«L’économie a créé 300 000 emplois en Suisse depuis 2003. Ces chiffres montrent qu’un droit du travail libéral et flexible est avantageux pour les travailleurs», a déclaré vendredi Gerold Bührer, président d’economiesuisse, lors de la Journée de l’économie. D’autres pays nous envient cette évolution, poursuit-il. «Il est très important que la Suisse maintienne la sécurité du droit», a ajouté Peter Brabeck, président du conseil d’administration de Nestlé. Les lois ne doivent pas changer en fonction des sondages ou des modes politiques. «Le populisme caractérise la législation des républiques bananières», selon lui.

Maintenir un système flexible

Le président de Nestlé juge risqué d’augmenter les réglementations des entreprises en réponse à la crise. D’une part, l’industrie n’est pas responsable de la crise financière. D’autre part, certains aspects de la révision de la loi sur les sociétés ne sont qu’«une réaction à une proposition populiste». Il critique notamment la proposition d’élection ­directe du président du conseil d’administration et l’inscription des détails de plans de rémunération organisés jusque dans les statuts. Pour expliquer les bienfaits du libéralisme économique, il s’appuie sur les 600 emplois directs et 3000 indirects que Nestlé va créer d’ici à 2012 à Avenches.
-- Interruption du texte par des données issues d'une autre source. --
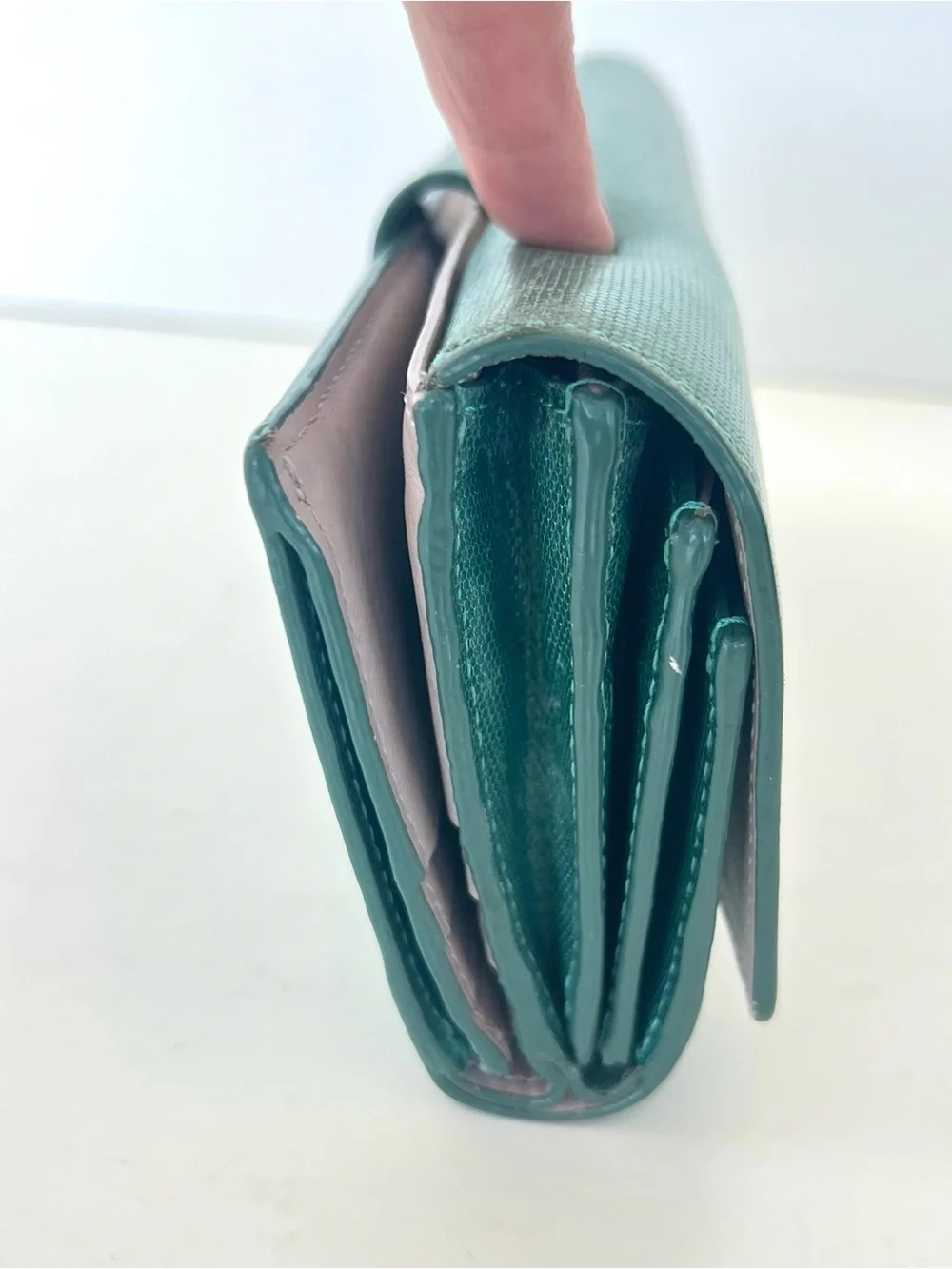 TUMI Sage Shimmer Green Leather Flap Closure Dual Compartment Spacious Wallet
L’Etat devrait ainsi enregistrer 50 à 55 millions de francs de nouvelles recettes fiscales. La Suisse doit maintenir un système flexible, car la reprise économique prendra du temps. «Une période de dix ans sera nécessaire pour retrouver les conditions d’avant la crise», a-t-il expliqué.
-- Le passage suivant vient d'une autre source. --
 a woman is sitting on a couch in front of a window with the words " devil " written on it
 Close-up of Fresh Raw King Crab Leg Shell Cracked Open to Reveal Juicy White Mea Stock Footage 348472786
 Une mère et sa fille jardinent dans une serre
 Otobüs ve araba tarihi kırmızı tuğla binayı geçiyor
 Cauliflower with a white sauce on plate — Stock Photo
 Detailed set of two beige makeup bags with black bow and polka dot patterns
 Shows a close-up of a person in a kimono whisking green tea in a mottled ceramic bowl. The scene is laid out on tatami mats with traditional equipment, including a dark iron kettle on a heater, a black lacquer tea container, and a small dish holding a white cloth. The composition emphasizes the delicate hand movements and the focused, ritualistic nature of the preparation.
La tâche de l’Etat consiste à améliorer les conditions-cadres, a rappelé Hans-Rudolf Merz, président de la Confédération. La Confédération a réduit sa dette de 11 milliards de francs depuis 2005 et le solde budgétaire devrait être équilibré en 2009. Pendant ce temps, les Etats-Unis vont s’endetter de 1800 milliards dollars cette année uniquement. Hans-Rudolf Merz a ajouté que la troisième réforme de l’imposition des entreprises renforcera leur compétitivité par un allégement annuel de 500 millions de francs.